For the Moat and HTTPS distributors, BridgeDB uses a cache of pregenerated captcha images. It does not generate a fresh captcha for every challenge. https://gitlab.torproject.org/tpo/anti-censorship/bridgedb/-/blob/eeca27703d... > ...The second method uses a local cache of pre-made CAPTCHAs, > created by scripting Gimp using gimp-captcha. The latter > cannot easily be run on headless server, unfortunately, > because Gimp requires an X server to be installed. https://gitlab.torproject.org/tpo/anti-censorship/bridgedb/-/blob/eeca27703d... imageFilename = random.SystemRandom().choice(os.listdir(self.cacheDir)) imagePath = os.path.join(self.cacheDir, imageFilename) with open(imagePath, 'rb') as imageFile: self.image = imageFile.read()
It may be that there are simply too few pregenerated captcha images. If there are N total, and an adversary invests effort to solve n of them, then the adversary will get a captcha it knows in n / N fraction of later bridge queries, until the cache of pregenerated images is regenerated.
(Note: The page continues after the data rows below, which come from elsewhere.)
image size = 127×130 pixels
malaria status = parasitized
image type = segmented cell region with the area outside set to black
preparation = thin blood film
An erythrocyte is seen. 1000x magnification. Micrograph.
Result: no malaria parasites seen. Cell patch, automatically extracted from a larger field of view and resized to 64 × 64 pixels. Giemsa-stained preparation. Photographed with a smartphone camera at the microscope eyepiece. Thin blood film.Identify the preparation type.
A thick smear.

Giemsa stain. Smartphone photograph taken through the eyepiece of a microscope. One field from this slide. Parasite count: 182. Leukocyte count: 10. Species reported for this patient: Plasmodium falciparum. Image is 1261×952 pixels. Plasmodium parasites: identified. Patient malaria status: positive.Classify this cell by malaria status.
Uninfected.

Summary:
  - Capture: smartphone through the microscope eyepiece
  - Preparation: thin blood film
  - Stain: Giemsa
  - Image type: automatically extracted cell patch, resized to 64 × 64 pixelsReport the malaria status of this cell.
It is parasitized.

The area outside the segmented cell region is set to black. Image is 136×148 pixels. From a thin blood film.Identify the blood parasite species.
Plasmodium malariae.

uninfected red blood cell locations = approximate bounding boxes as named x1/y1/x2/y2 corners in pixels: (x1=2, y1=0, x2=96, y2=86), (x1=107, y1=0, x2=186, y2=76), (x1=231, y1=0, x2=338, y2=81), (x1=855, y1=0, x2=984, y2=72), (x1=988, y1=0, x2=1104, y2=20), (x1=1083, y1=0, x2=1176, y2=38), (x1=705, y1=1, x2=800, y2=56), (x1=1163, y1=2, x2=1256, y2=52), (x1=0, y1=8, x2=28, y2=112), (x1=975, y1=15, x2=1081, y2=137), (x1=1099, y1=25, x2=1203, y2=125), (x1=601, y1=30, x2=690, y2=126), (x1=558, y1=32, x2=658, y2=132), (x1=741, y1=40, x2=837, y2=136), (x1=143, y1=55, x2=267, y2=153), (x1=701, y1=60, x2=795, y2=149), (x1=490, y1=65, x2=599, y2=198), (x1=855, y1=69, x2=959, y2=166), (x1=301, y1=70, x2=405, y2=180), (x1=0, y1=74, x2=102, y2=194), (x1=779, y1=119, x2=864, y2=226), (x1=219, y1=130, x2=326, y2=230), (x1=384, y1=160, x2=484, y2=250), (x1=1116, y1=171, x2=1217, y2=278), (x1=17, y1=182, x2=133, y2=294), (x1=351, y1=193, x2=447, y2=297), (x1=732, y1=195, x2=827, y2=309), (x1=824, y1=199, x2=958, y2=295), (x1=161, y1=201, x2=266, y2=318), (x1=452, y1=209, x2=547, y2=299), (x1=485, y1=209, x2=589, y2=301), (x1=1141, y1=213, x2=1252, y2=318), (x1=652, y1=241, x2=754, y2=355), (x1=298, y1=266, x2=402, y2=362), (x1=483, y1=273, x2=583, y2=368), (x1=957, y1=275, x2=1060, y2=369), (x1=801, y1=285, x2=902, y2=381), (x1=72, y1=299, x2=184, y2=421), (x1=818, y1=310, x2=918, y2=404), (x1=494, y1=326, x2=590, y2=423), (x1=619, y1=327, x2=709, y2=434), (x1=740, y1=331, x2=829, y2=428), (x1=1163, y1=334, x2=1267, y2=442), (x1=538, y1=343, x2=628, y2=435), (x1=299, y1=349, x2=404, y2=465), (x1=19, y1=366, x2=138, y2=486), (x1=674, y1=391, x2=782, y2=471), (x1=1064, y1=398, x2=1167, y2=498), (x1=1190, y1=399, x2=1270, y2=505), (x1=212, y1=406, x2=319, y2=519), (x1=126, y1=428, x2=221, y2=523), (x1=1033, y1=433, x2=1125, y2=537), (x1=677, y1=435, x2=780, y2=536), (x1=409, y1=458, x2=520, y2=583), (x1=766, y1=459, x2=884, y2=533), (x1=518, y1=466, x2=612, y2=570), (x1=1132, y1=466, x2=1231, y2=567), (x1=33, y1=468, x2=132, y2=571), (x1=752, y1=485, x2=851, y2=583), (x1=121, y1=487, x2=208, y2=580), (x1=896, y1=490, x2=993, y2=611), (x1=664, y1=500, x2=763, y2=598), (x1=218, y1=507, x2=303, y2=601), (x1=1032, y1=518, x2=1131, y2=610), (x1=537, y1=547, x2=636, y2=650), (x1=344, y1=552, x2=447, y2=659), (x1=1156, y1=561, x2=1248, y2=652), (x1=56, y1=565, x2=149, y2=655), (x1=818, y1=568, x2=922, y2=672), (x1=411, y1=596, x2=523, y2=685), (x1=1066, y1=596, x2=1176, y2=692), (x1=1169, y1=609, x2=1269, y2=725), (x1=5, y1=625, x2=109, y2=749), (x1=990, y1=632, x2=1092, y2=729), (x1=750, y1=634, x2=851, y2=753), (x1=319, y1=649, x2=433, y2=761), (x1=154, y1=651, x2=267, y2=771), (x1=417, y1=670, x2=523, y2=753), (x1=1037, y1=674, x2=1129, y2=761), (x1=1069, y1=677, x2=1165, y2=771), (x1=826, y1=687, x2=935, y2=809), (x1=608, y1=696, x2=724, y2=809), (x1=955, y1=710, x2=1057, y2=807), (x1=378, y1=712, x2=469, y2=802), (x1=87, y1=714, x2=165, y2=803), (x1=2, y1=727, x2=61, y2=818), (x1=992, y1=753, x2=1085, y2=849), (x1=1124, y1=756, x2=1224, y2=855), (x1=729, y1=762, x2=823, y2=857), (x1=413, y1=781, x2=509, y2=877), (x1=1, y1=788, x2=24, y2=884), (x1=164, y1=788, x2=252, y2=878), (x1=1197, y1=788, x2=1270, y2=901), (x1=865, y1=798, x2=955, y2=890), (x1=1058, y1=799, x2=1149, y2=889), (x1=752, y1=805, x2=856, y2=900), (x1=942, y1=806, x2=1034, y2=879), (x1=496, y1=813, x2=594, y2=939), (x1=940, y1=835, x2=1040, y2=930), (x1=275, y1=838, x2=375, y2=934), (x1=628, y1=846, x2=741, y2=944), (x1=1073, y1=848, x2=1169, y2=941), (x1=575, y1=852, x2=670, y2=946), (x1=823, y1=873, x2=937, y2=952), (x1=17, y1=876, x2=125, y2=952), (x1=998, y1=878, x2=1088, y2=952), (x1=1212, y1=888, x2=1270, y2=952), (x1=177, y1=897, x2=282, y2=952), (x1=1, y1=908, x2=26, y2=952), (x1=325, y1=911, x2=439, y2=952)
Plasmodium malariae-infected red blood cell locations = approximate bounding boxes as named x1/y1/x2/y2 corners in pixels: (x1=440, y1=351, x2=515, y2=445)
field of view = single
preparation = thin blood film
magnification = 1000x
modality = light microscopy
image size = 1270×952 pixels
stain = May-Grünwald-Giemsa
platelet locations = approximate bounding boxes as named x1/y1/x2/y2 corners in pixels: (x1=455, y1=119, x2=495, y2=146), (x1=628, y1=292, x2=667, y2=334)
I downloaded 1000 captcha images from the Moat API and hashed them: for a in $(seq 1 1000); do curl -s -x socks5h://127.0.0.1:9050/ https://bridges.torproject.org/moat/fetch -H 'Content-type: application/vnd.api+json' --data-raw '{"data": [{"version": "0.1.0", "type": "client-transports"}]}' | jq '.data[0].image' | sha256sum; done | tee bridgedb.hashes
Out of 1000 images drawn randomly with replacement, 916 appeared 1 time 39 appeared 2 times 2 appeared 3 times
We can use a capture–recapture technique to estimate the total population size. https://en.wikipedia.org/wiki/Mark_and_recapture#Lincoln%E2%80%93Petersen_es... Divide the 1000 images into 2 equal halves, and count the unique images in each half: n = 488, k = 492. The number of images in the second half that were already seen in the first half is K = 23. The estimate for N = n*K/k = 488*492/23 = 10439, so I guess the captcha cache dir on the BridgeDB server holds only about 10000 images. >>> pop = list(open("bridgedb.hashes")) >>> s1, s2 = set(pop[:len(pop)//2]), set(pop[len(pop)//2:]) >>> len(s1) 488 >>> len(s2) 492 >>> len(s1.intersection(s2)) 23 >>> len(s1)*len(s2)/len(s1.intersection(s2)) 10438.95652173913
It would be best to generate a fresh captcha image for each challenge, but if that's not possible, we should increase the number of cached images or regnerate the cache periodically.